[Items from a labeling collection]
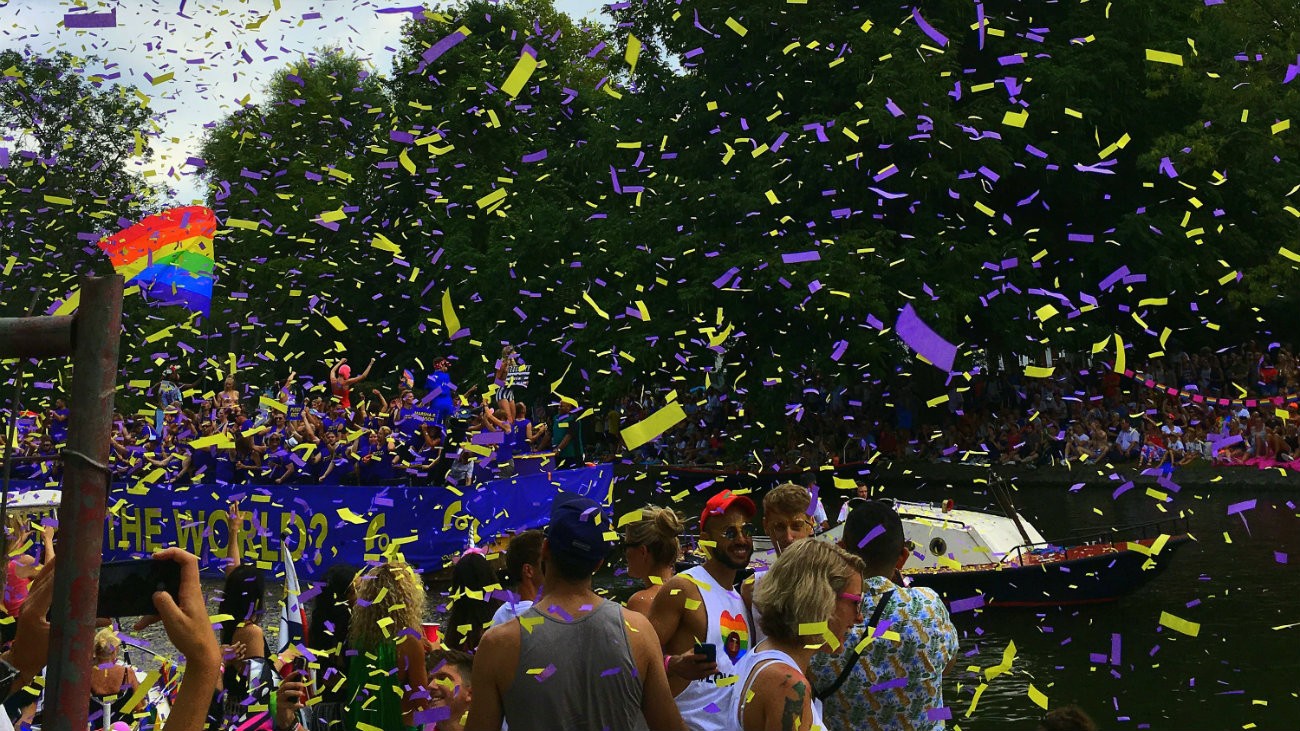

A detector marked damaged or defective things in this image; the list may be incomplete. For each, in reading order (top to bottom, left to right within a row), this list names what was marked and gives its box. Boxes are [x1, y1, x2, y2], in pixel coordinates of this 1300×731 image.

rusty pole [42, 273, 122, 728]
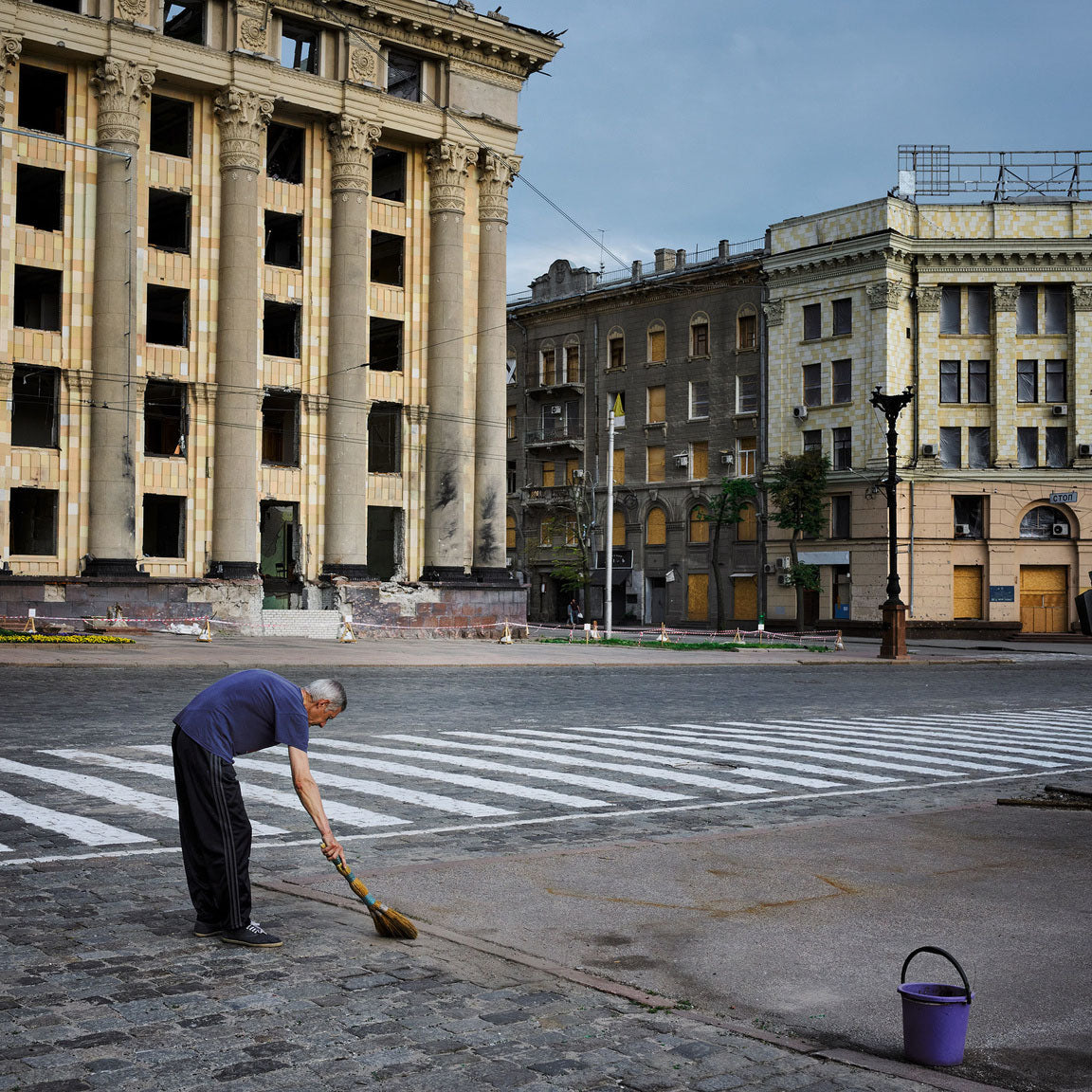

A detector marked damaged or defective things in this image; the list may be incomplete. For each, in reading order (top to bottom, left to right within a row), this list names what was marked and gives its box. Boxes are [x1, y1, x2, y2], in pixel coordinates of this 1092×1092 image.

damaged building [0, 0, 558, 633]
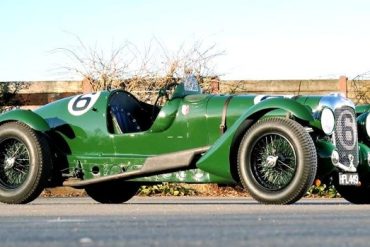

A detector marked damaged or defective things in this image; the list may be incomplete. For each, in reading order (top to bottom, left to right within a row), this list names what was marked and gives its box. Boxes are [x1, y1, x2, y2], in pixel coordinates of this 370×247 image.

exposed headlight [320, 107, 336, 135]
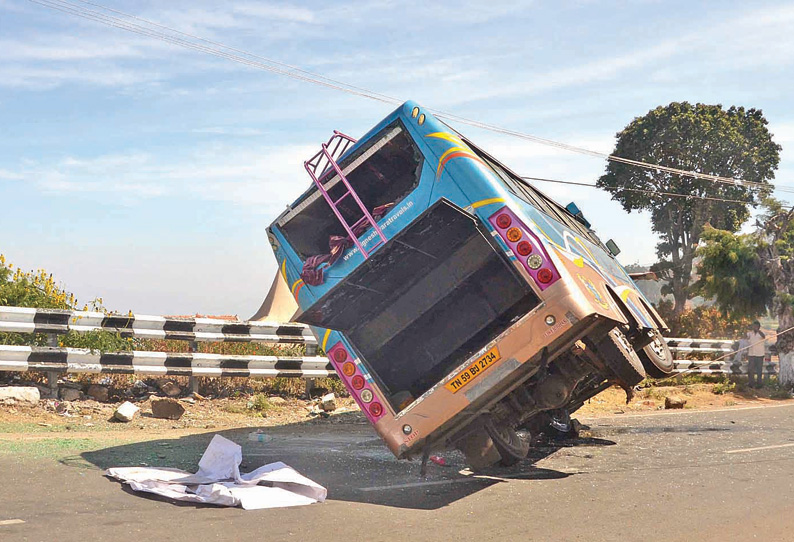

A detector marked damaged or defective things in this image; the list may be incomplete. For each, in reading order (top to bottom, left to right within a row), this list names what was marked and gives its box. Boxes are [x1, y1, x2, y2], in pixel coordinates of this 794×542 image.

overturned bus [266, 103, 668, 472]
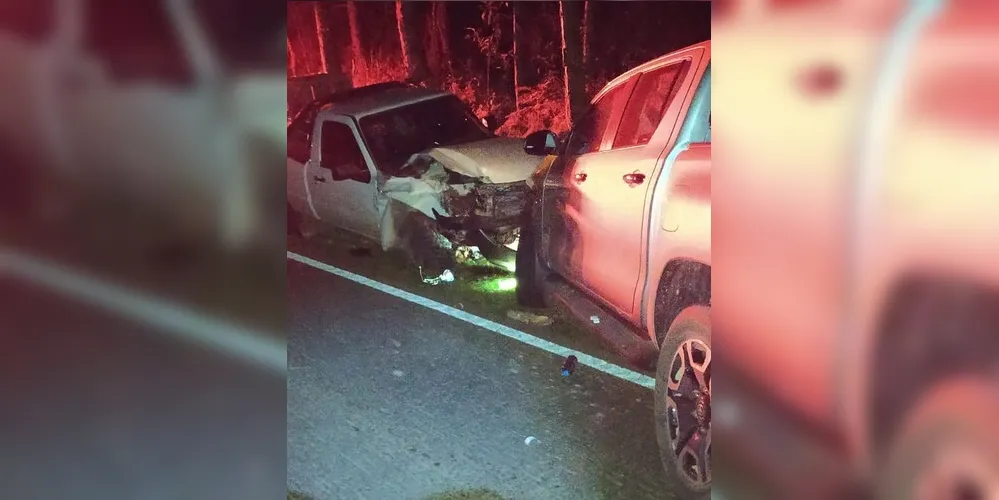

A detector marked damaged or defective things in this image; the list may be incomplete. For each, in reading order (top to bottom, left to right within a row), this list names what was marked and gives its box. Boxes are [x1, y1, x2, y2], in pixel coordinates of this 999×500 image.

crumpled hood [428, 137, 544, 184]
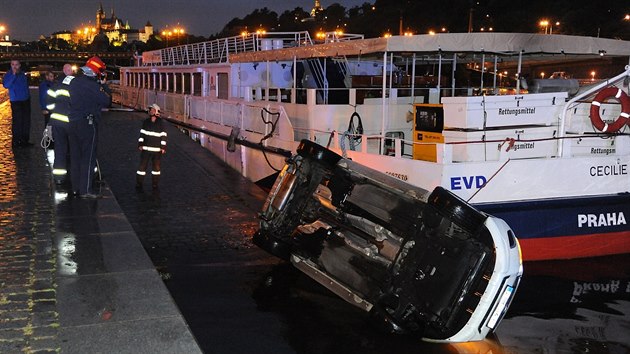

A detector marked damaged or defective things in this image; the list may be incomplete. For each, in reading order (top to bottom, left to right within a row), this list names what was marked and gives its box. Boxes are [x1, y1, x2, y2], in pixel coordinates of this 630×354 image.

overturned white car [253, 141, 524, 342]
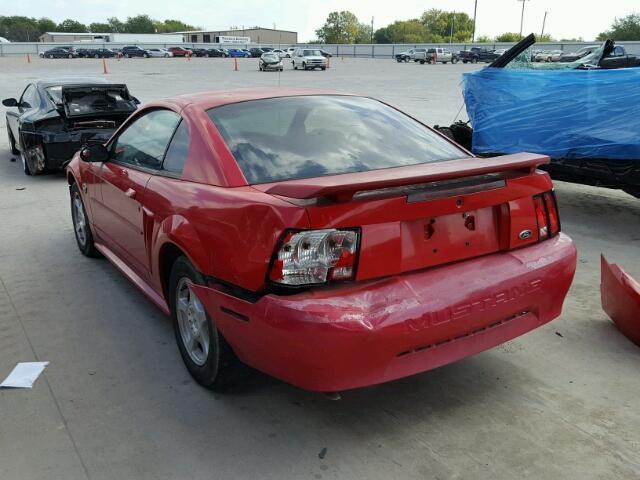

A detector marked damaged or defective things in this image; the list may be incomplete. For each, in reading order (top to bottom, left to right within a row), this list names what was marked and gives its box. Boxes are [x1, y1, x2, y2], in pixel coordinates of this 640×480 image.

black damaged car [3, 78, 139, 175]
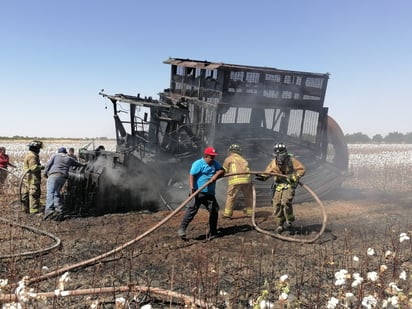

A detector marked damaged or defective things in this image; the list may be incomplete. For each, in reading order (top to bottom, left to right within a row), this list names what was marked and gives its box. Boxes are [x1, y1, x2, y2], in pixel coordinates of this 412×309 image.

burnt cotton harvester machine [64, 57, 348, 215]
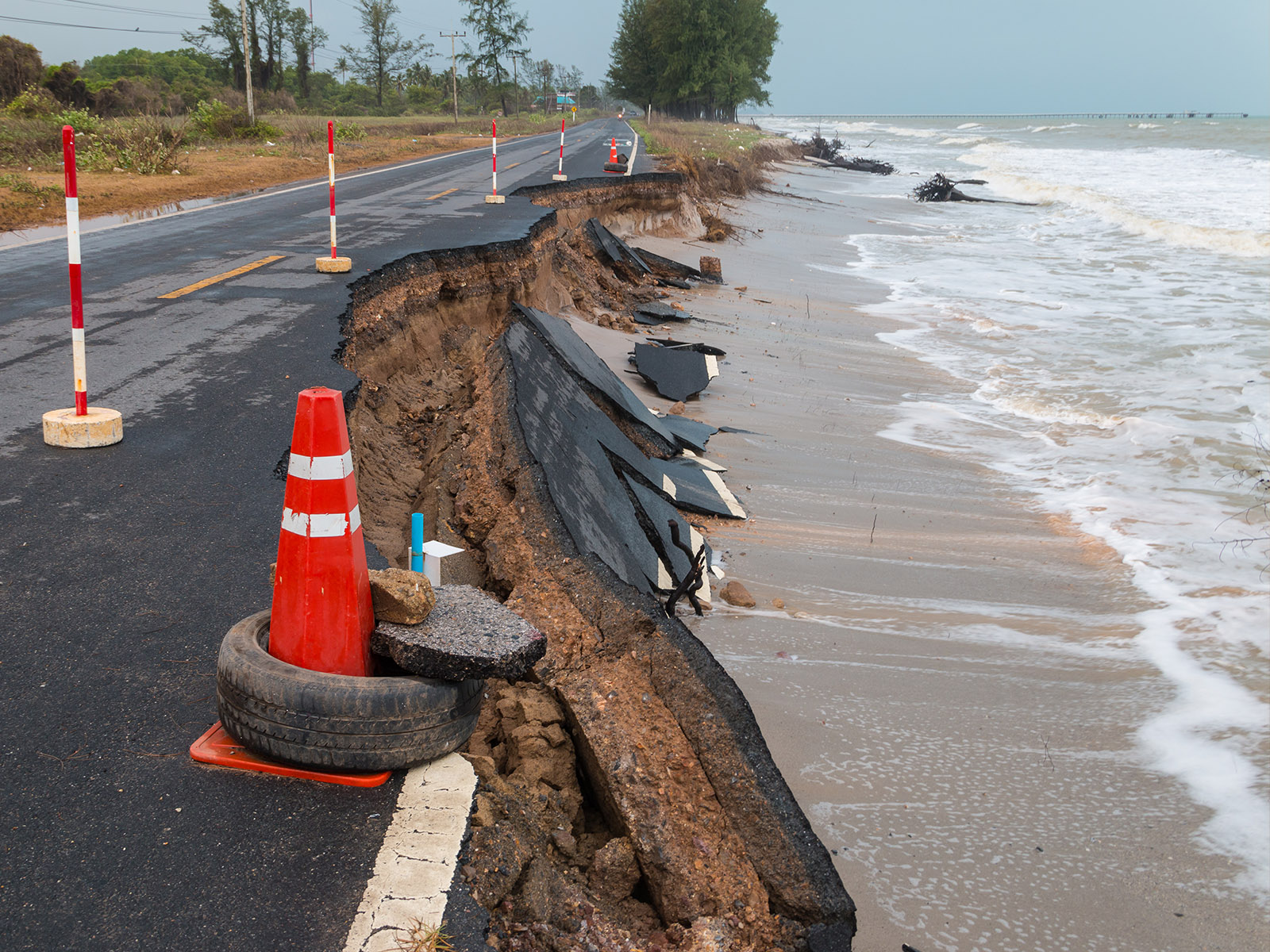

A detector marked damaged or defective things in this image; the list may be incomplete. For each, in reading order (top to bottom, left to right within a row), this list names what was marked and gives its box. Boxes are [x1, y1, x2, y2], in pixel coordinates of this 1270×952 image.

== What the task asks ==
Could you copy out each listing above word for word, leaving out the pictures?

== The result ==
A detector marked damaged or defective things in this image; the list may be incomplete. For each, in reading order (top to bottom, left to right within a row), this list names what was marked and gives its box. Boxes are [x1, y1, x2, y2], in pixel coordinates of this 1300×731 image.

rusty pole [42, 273, 122, 728]

A detector marked damaged or defective things in this image; the list may be incomplete. For each, in reading order (top to bottom, left to right within a row), this list names what was marked and gives its box. Boxes are [x1, y1, x2, y2], in pixel coordinates of this 1092×1092 image.

damaged building [0, 0, 558, 633]

A detector marked damaged or defective things in this image; the list may be incomplete. For each, in reading order (top to bottom, left to right within a row), this list names what was marked and gives its box. Boxes are [x1, y1, x2, y2], in pixel coordinates of this 370×247 image.

exposed headlight [320, 107, 336, 135]

A detector marked damaged or defective things in this image; the list may be incomplete. For each, in reading order (top to bottom, left to right within a row), this list names what was marked and gives its box. Boxes are [x1, y1, x2, y2], in pixel coordinates of this 794×542 image.

overturned bus [266, 103, 668, 472]

A detector marked damaged or defective things in this image; the list may be incomplete. For each, in reading order (top to bottom, left to right within a row), this list names what was marked and gives its box. Boxes are [x1, y1, x2, y2], in pixel coordinates of this 999×500 image.

crumpled hood [428, 137, 544, 184]

A detector marked damaged or defective things in this image; the list may be incomplete. For each, in reading order (top to bottom, left to right within a row), this list names what was marked and gives its box. Boxes are [x1, y1, x2, y2], in pixel coordinates of this 630×354 image.

overturned white car [253, 141, 524, 342]

A detector marked damaged or defective things in this image; the list may be incomplete. For each, in reading order (top to bottom, left to right within a row), this list names what was marked and gives its box. Boxes are [x1, y1, x2, y2], in pixel coordinates of this 640×480 image.

black damaged car [3, 78, 139, 175]

A detector marked damaged or defective things in this image; the list may be incomplete. For each, in reading order (top to bottom, left to right within a row), this list names what was marked and gives its box. Boxes are [x1, y1, x2, y2], in pixel coordinates of this 412×309 image.

burnt cotton harvester machine [64, 57, 348, 215]

A detector marked damaged or defective things in this image; the list may be incomplete. For each, in reading order (top to bottom, left to right within a row), this list names what was marked and gives its box. Boxes are [x1, y1, x2, y2], in pixel coordinates of this 1270×952 image.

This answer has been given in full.